• [Problem to solve]
Look for "Zealand" in the records and copy every line that has it.

• [Data for this task]
_____

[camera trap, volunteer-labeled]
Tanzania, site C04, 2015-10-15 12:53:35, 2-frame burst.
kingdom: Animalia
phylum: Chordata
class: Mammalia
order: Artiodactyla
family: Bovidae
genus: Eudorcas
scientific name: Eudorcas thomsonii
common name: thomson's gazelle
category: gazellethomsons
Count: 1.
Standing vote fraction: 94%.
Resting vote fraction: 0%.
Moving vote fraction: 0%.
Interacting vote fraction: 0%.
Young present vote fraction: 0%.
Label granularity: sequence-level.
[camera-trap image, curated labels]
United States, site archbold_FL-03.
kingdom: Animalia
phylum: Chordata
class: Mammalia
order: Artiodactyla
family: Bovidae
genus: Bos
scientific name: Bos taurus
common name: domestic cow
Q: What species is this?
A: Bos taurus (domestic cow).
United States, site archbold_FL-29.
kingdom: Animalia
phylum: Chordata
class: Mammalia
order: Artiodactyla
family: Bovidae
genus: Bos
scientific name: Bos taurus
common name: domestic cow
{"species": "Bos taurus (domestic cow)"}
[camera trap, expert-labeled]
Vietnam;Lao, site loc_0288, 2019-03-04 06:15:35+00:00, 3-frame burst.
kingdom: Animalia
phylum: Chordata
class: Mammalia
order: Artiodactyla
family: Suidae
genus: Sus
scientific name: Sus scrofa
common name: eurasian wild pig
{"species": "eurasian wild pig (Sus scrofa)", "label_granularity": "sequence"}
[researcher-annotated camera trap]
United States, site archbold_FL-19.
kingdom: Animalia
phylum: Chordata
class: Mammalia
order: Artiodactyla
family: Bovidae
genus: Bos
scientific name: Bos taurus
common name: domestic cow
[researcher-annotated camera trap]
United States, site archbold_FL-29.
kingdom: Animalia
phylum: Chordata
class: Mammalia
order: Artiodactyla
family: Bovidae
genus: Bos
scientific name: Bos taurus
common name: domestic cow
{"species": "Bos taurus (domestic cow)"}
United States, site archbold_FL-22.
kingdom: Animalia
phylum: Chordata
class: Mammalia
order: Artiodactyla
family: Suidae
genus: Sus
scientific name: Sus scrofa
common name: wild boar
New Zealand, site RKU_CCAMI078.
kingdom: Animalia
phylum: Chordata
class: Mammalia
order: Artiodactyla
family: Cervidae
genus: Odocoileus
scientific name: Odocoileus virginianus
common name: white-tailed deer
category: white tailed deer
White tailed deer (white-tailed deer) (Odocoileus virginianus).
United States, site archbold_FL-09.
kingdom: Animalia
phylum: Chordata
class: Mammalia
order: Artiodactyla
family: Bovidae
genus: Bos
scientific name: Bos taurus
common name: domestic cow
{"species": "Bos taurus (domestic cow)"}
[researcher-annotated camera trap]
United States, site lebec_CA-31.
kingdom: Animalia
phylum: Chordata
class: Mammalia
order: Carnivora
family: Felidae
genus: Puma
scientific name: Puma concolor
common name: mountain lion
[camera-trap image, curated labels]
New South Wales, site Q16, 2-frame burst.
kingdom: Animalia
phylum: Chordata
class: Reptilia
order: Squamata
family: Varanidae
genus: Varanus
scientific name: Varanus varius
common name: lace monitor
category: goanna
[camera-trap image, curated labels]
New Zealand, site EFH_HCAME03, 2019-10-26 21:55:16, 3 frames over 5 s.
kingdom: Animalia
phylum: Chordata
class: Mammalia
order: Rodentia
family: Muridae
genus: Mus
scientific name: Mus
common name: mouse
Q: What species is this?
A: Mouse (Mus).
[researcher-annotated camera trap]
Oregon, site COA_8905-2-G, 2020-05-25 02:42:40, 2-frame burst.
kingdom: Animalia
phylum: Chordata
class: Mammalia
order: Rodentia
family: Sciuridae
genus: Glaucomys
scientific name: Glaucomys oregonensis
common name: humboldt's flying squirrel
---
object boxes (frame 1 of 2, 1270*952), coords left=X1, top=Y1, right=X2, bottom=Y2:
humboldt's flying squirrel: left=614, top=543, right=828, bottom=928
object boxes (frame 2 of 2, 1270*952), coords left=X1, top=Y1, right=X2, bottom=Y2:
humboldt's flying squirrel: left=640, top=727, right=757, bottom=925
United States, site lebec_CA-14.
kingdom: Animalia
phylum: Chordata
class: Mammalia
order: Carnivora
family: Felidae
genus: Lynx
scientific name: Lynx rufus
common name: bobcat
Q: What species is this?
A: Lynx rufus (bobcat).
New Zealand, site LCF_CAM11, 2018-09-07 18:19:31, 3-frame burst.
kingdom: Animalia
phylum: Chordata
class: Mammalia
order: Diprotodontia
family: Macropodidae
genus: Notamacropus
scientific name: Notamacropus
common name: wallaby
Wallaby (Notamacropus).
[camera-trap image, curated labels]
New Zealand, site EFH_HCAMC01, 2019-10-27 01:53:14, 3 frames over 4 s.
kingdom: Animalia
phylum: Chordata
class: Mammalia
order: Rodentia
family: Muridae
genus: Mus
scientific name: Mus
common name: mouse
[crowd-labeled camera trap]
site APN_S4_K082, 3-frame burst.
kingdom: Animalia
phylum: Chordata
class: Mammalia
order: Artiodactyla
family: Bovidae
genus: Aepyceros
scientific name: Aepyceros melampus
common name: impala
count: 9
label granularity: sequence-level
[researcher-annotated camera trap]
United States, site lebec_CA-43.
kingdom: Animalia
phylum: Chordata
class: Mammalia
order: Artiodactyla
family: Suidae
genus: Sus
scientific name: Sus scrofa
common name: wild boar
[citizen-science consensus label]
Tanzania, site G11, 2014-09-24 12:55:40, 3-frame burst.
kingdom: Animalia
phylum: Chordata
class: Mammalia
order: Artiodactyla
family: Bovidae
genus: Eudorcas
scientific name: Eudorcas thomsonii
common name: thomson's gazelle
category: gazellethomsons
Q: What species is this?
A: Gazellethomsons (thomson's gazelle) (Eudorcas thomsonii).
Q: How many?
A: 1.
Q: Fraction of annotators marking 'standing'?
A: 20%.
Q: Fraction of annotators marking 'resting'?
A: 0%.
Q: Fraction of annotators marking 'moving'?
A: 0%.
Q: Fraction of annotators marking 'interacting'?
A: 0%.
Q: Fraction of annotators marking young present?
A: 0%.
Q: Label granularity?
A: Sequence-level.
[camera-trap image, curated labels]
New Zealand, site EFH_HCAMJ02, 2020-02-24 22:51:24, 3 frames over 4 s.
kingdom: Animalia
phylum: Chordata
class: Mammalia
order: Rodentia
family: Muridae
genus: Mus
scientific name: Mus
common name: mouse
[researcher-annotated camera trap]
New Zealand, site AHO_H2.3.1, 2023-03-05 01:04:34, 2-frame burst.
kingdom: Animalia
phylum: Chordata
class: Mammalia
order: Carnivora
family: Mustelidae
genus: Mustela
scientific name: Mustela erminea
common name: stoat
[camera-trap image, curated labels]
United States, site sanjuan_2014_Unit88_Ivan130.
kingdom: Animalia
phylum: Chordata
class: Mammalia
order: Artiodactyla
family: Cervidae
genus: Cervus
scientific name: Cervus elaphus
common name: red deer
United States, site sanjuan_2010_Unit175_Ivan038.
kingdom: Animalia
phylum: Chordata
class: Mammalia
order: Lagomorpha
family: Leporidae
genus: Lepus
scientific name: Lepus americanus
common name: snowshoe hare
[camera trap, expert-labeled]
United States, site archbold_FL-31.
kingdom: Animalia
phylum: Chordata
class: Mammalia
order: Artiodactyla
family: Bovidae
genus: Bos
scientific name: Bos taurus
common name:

_____

• [Written reply]
New Zealand, site RKU_CCAMI078.
New Zealand, site EFH_HCAME03, 2019-10-26 21:55:16, 3 frames over 5 s.
New Zealand, site LCF_CAM11, 2018-09-07 18:19:31, 3-frame burst.
New Zealand, site EFH_HCAMC01, 2019-10-27 01:53:14, 3 frames over 4 s.
New Zealand, site EFH_HCAMJ02, 2020-02-24 22:51:24, 3 frames over 4 s.
New Zealand, site AHO_H2.3.1, 2023-03-05 01:04:34, 2-frame burst.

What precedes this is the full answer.